The OECD’s Lombardelli said that overall there has been positive data among its members in recent months showing inflation coming down consistently. This will help rebuild real incomes and support consumption, she said.

The OECD’s 38 members include the United States, United Kingdom, Australia, Canada, Mexico, France, Germany, Israel, Turkey, Japan and South Korea.

Its latest outlook hiked its economic growth forecast for the U.S. by 0.6 percentage points from its previous November estimate, to 2.1% for this year. Its euro zone outlook was lowered by 0.3 percentage points, to 0.6%, while its U.K. outlook was flat at 0.7%.

“We’ve seen positive news in the U.S., we’re seeing inflation coming down now, but we’re not seeing a big cost in terms of the labor market there,” Lombardelli told CNBC.

“Growth is looking stronger, and inflation is coming down. So you’ll see a rebuilding of real incomes there in the U.S., and that will support consumption growth.”

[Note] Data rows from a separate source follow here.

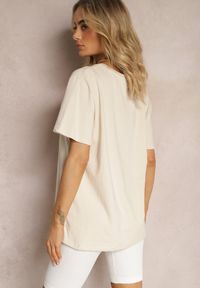 Renee - Beżowy T-shirt Klasyczny z Trójkątnym Dekoltem Impatiea. Kolekcja: plus size. Kolor: beżowy. Styl: klasyczny #5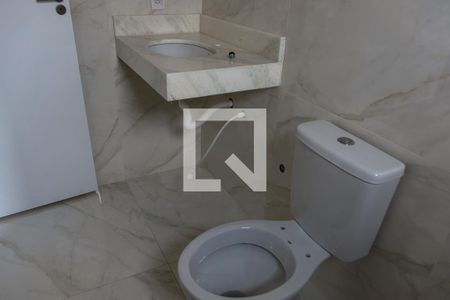 Casa à venda com 189m², 3 quartos e 7 vagas Casa à venda com 189m², 3 quartos e 7 vagasBanheiro da Suíte 2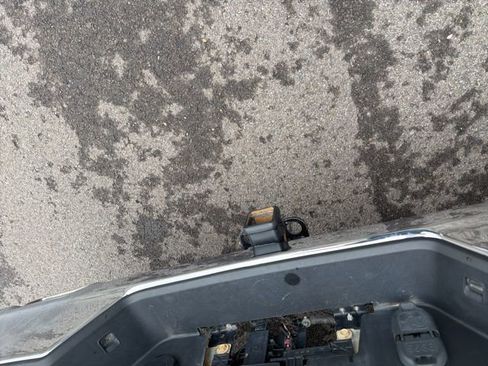 Used 2021 GMC Sierra 1500 SLT AWD/4WD image 7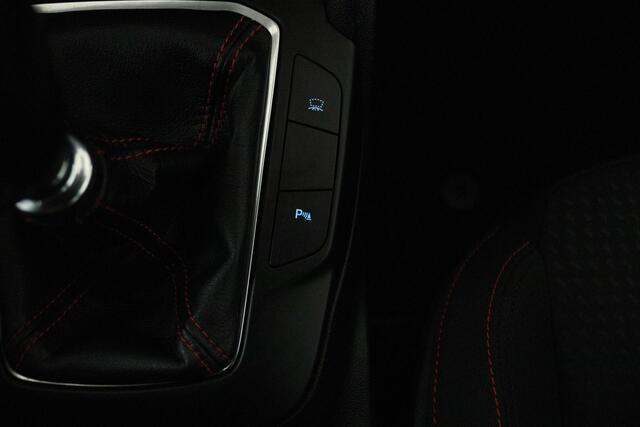 Ford FOCUS 1.0 EcoBoost Titanium Business (CAMERA, NAVIGATIE, CRUISE CONTROL, PARKEERSENSOREN)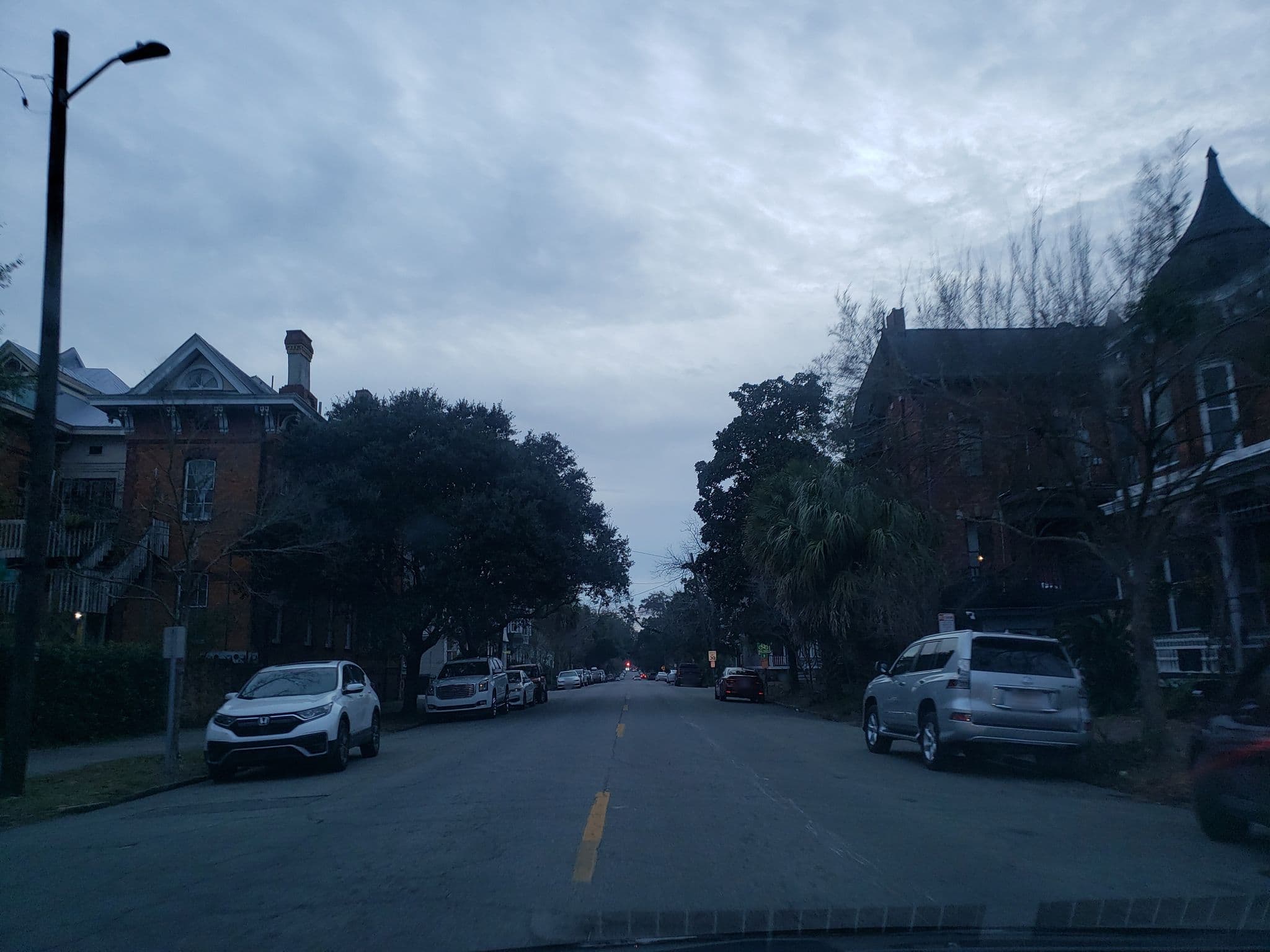 Street view near Habersham Inn, Savannah — © davegis (CC BY-SA · Mapillary)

Europe has been hit harder by an energy price shock, the impact of inflation on real incomes and consumption, and its greater dependence on bank-based financing amid tighter montary policy, she said.

In the medium-term, the OECD expects a greater drag on growth from its aging workforce.

The OECD nonetheless sees the European Central Bank as being in a position to cut interest rates in the second half of the year if current trends continue, Lombardelli said.